Material for this task Start Marker

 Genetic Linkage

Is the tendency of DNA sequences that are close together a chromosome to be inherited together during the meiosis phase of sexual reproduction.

Material for this task End Marker
Material for this task Start Marker

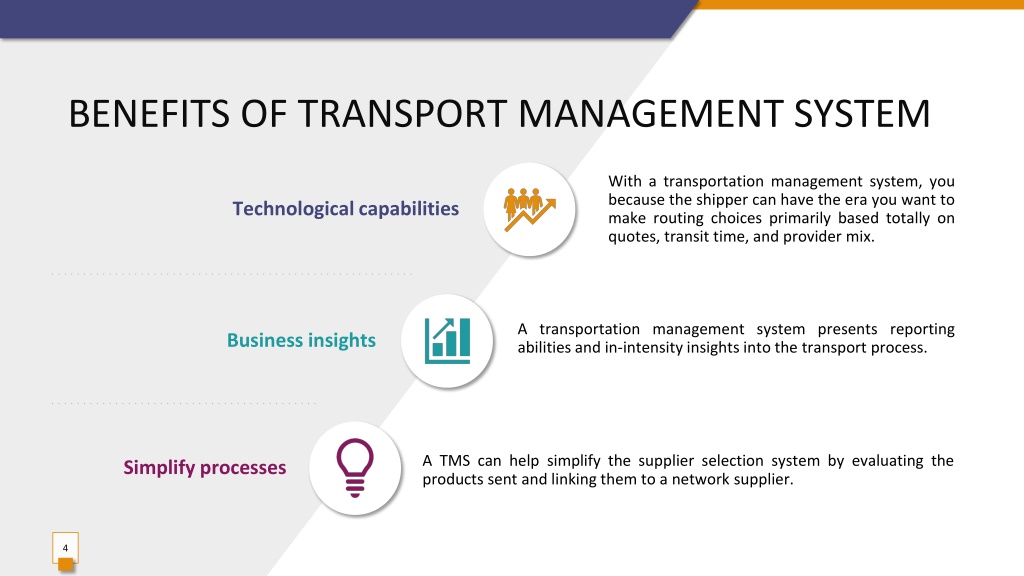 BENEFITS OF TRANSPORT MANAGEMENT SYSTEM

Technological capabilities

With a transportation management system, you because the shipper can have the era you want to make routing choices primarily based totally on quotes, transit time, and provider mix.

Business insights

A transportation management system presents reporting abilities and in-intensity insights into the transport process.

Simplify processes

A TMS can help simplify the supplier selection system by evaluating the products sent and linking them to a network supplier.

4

Material for this task End Marker
Material for this task Start Marker

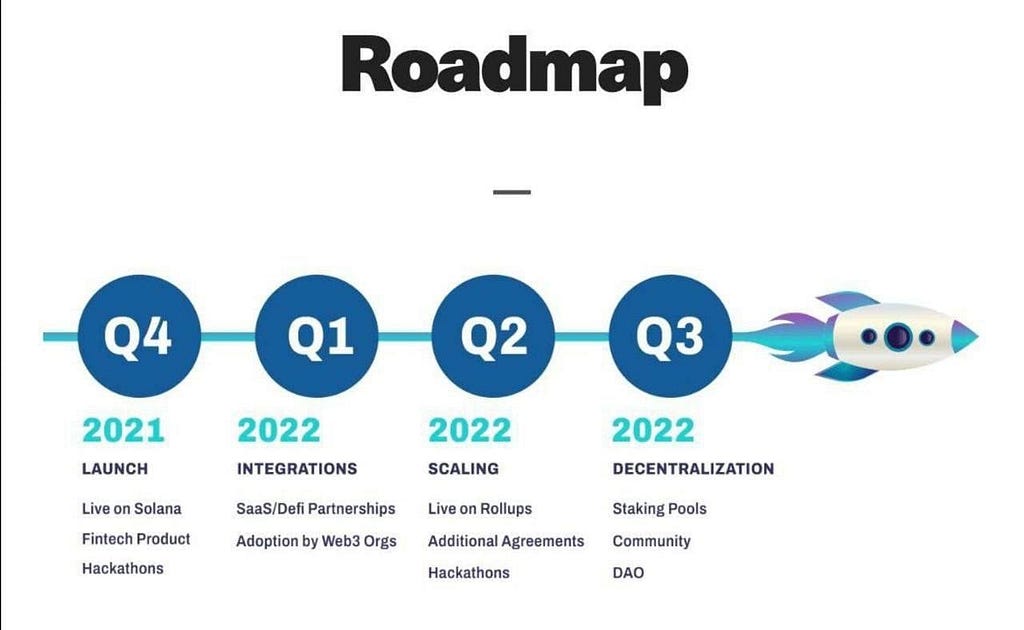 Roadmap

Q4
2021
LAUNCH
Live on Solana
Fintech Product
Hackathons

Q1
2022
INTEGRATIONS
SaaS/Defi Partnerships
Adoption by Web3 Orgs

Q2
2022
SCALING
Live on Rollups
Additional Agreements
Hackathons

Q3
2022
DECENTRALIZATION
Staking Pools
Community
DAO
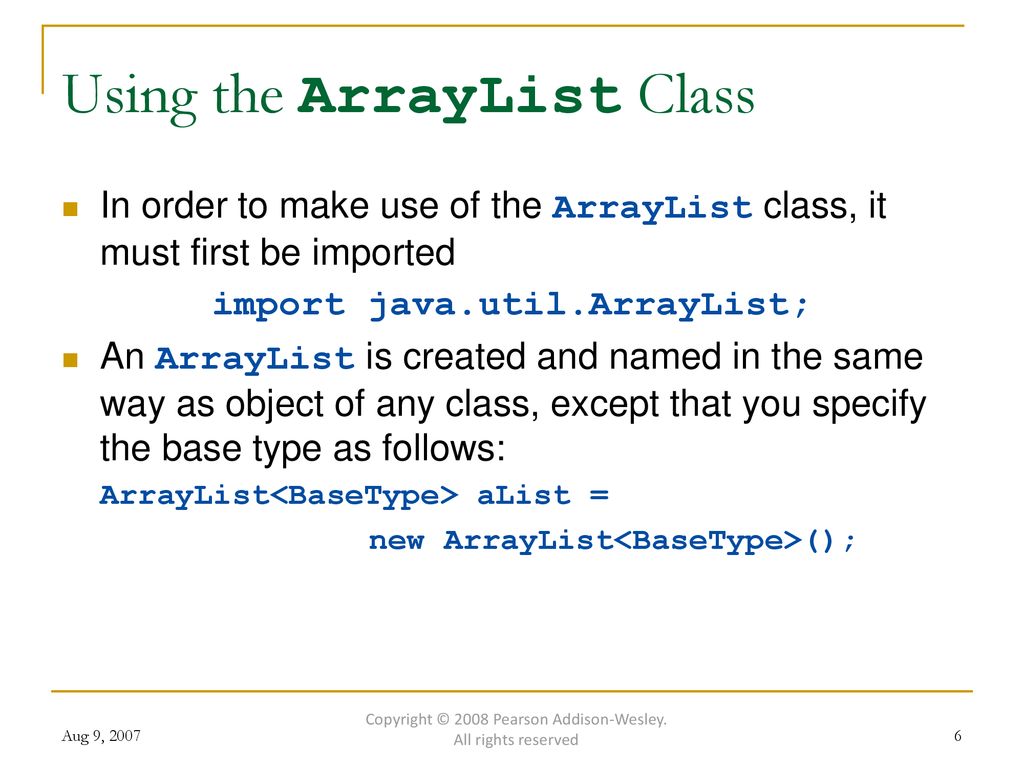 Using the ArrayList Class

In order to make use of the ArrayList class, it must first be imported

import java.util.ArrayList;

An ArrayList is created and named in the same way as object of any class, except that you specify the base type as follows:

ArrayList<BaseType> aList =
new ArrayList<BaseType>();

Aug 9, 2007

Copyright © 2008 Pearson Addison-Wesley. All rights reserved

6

Material for this task End Marker

_Exercise prompt_: The task calls for every line of the material that contains the string "insights".

_Exercise result_:
Business insights
A transportation management system presents reporting abilities and in-intensity insights into the transport process.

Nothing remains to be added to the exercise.